-------- SUPPLIED RECORDS --------

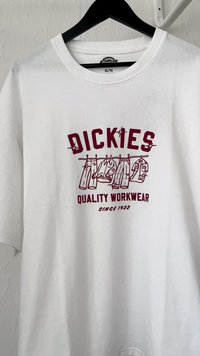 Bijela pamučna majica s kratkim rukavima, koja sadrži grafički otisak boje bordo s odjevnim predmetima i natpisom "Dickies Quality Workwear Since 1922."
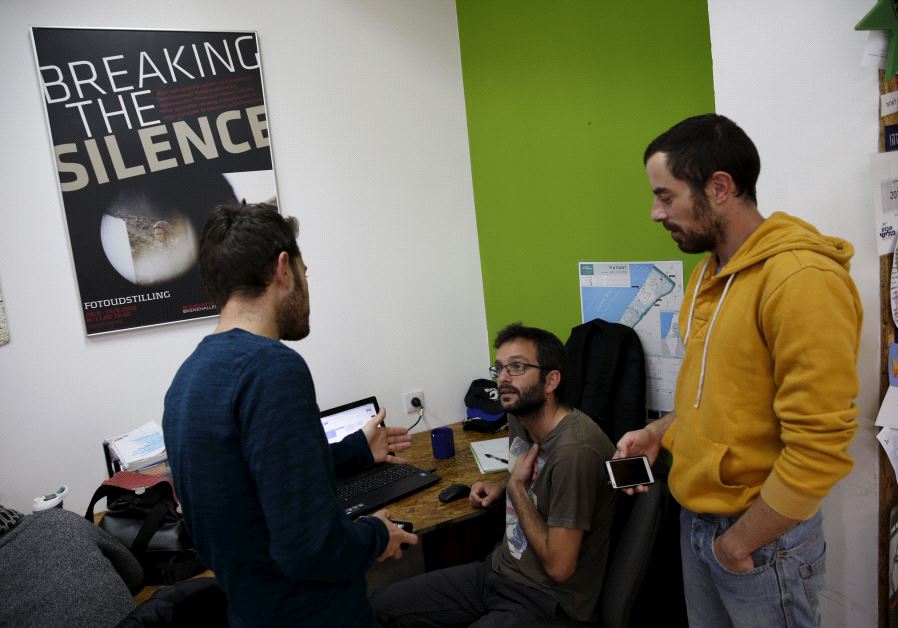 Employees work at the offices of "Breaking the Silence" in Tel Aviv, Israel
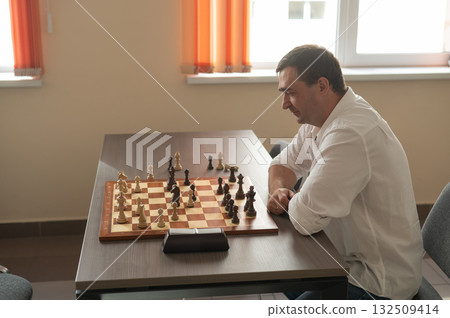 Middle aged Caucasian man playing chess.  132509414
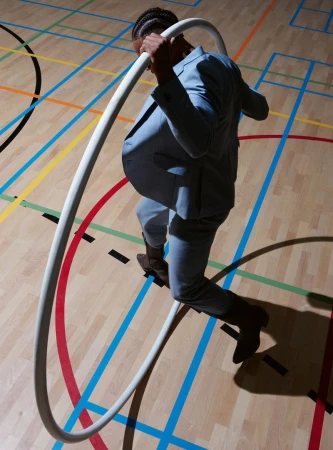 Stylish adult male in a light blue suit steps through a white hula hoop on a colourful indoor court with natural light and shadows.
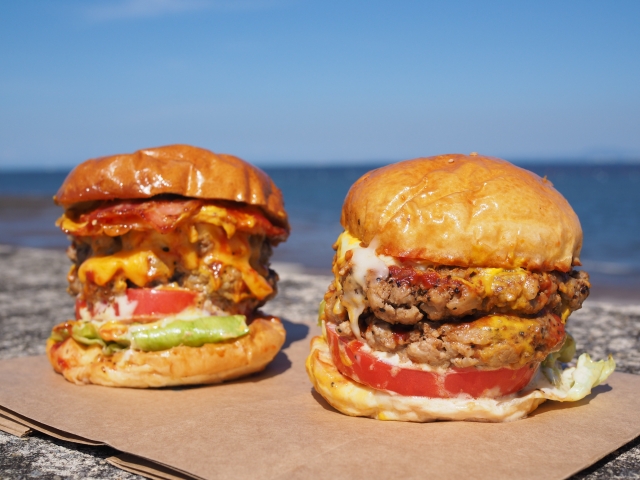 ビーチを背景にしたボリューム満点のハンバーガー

--------

**EXERCISE GOAL**
Pictures stay out; repeat all the rest of the records exactly.

**RESPONSE**
 Bijela pamučna majica s kratkim rukavima, koja sadrži grafički otisak boje bordo s odjevnim predmetima i natpisom "Dickies Quality Workwear Since 1922."
 Employees work at the offices of "Breaking the Silence" in Tel Aviv, Israel
 Middle aged Caucasian man playing chess.  132509414
 Stylish adult male in a light blue suit steps through a white hula hoop on a colourful indoor court with natural light and shadows.
 ビーチを背景にしたボリューム満点のハンバーガー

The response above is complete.